Nel contesto dell’arte attuale emerge innanzitutto il lavoro sviluppato intorno all’uso del costume e la necessità di minare la creazione di un’immagine. Nelle sue performance ci sono elementi accattivanti che non attaccano, ma che richiedono un coinvolgimento diretto, uno scambio in cui la violenza viene utilizzata come mezzo, per esprimere quel negativo che resta fuori dalla scena. Una componente seducente in cui il dolore sblocca l’esperienza estetica. Il lavoro si inserisce e parte soprattutto dal contesto performativo pop londinese, in particolare l’utilizzo di costumi fatti a mano e lo stile macabro-carnevalesco come marchio di fabbrica di Monster Chetwynd, insieme alla tradizione italiana dell’impiego delle maschere come nel caso di Luigi Presicce, con cui ha creato un sodalizio artistico e umano.

Una delle sue performance più recenti, “9”, si articolava attraverso una scenografia sottile: due grandi salami a mo’ di calzari indossati dall’artista, un cane e il suono ripetuto di un’unica parola: nein. Una performance durevole in cui l’animale attendeva un suono che gli consentisse di addentare il salame; tuttavia, il gioco linguistico manteneva l’attesa attraverso la ripetizione di quella parola. La durata veniva scandita dalla lettura costante di un copione, sulle cui pagine era riportato il numero nove. Quella che inizialmente appariva come una negazione del tedesco si rivela essere una cifra dell’inglese: nine. Un’altra performance, Piton de la Fournaise, vedeva due individui con dei costumi di testicoli che fumavano mentre si aggiravano per lo spazio in maniera nervosa. Qua era lo stesso pacchetto di sigarette a determinare la durata di un’azione che celava la necessità dell’artista di creare delle immagini piacevoli o comiche, ma che nascondono qualcosa di negativo o nocivo come, in questo caso, l’inondamento di fumo che era presente alla fine della performance. L’intreccio o l’ibridazione tra l’aspetto performativo e quello installativo spiccava nel lavoro Candies presentato nel gabbiotto di toast alla Manifattura Tabacchi in cui veniva creato un Universo 25 attraverso l’inserimento di duecento locuste migratorie decorate con strisce colorate. Una danza macabra intesa come modalità di consumo e appagamento immediato che si collega a Fare un’immagine di tanto in tanto in cui il pubblico veniva invitato a indossare una serie di oggetti che servivano per coprire la vista, dai più soft ai più duri. Quando la scena era satura di persone, questa si apriva e il pubblico diventava esso stesso artefice della stessa immagine che non poteva contemplare. La prossima performance sarà presentata nello spazio Artiglieria di Firenze e anche in quest’occasione i costumi saranno uno degli elementi predominanti dell’azione.

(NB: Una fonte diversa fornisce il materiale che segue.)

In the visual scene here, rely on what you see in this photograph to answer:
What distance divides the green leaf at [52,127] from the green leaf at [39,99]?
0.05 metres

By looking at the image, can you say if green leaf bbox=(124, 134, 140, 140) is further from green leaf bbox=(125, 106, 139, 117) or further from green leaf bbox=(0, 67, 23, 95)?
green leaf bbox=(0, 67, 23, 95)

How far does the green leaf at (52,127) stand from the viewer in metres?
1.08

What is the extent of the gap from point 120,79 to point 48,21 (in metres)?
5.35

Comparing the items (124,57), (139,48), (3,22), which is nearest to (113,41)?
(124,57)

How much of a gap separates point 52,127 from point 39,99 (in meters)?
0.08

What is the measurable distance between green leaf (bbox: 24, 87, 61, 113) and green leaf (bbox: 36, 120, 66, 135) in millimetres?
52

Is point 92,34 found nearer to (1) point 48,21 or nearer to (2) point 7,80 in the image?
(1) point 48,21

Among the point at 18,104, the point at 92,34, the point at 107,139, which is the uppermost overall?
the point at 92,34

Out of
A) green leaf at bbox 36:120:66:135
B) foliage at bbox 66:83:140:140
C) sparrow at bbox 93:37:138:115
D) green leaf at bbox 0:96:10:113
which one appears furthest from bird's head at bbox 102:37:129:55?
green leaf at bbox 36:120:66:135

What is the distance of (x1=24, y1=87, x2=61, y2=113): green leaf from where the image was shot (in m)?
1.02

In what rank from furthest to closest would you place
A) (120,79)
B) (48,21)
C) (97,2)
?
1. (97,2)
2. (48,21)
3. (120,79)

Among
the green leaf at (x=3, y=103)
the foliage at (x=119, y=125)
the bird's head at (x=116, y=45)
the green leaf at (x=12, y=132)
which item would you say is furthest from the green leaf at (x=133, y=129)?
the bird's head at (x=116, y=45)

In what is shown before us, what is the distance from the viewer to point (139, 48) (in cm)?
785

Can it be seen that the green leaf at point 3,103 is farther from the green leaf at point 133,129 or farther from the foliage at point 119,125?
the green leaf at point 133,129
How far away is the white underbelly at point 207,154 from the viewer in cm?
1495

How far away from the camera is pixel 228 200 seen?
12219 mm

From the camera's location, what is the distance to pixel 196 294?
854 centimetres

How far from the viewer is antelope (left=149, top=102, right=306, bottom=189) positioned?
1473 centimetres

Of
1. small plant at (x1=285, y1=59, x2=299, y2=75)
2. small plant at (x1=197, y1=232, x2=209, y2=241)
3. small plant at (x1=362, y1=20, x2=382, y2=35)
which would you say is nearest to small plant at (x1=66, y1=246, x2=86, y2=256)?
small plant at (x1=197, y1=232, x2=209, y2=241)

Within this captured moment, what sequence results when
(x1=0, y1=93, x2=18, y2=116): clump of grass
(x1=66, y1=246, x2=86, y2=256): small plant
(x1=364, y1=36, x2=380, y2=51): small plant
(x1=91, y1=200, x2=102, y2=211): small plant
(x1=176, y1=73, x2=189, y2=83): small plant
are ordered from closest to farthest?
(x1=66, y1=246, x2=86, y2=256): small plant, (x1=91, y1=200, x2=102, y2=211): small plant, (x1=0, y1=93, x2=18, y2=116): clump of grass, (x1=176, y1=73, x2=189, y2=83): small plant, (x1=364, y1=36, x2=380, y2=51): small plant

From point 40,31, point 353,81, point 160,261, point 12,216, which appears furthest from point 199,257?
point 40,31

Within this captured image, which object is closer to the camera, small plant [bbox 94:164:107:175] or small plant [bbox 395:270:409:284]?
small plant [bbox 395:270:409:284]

Nella sua produzione il rischio più evidente è che rimanga la comicità come unico registro e che il pubblico si fermi solo in questo ambito senza andare oltre per cogliere ulteriori stratigrafie più complesse che a volte diventano fin troppo celate. Forse lo sforzo richiesto e la capacità di reggere la tensione per superare l’ostacolo del primo sguardo non sempre riescono a trovare un equilibrio. Questo si evidenzia ancora di più nella documentazione o nelle tracce che queste performance lasciano, in quanto affiora solo un’immagine che per la stessa natura della performance esclude gli scarti, annulla qualunque riflessione successiva o l’aspetto esperienziale.

Tuttavia, la coerenza del racconto si collega a quella della ricerca, che si snoda a sua volta anche nello studio visit. Una modalità operativa, come urgenza, che mette alla prova il pubblico nelle performance e il curatore nello studio visit, in quanto la tensione richiesta e mantenuta, insieme al probabile disagio esperienziale, diventa l’unica via percorribile per sbloccare l’accesso alle informazioni sottostanti.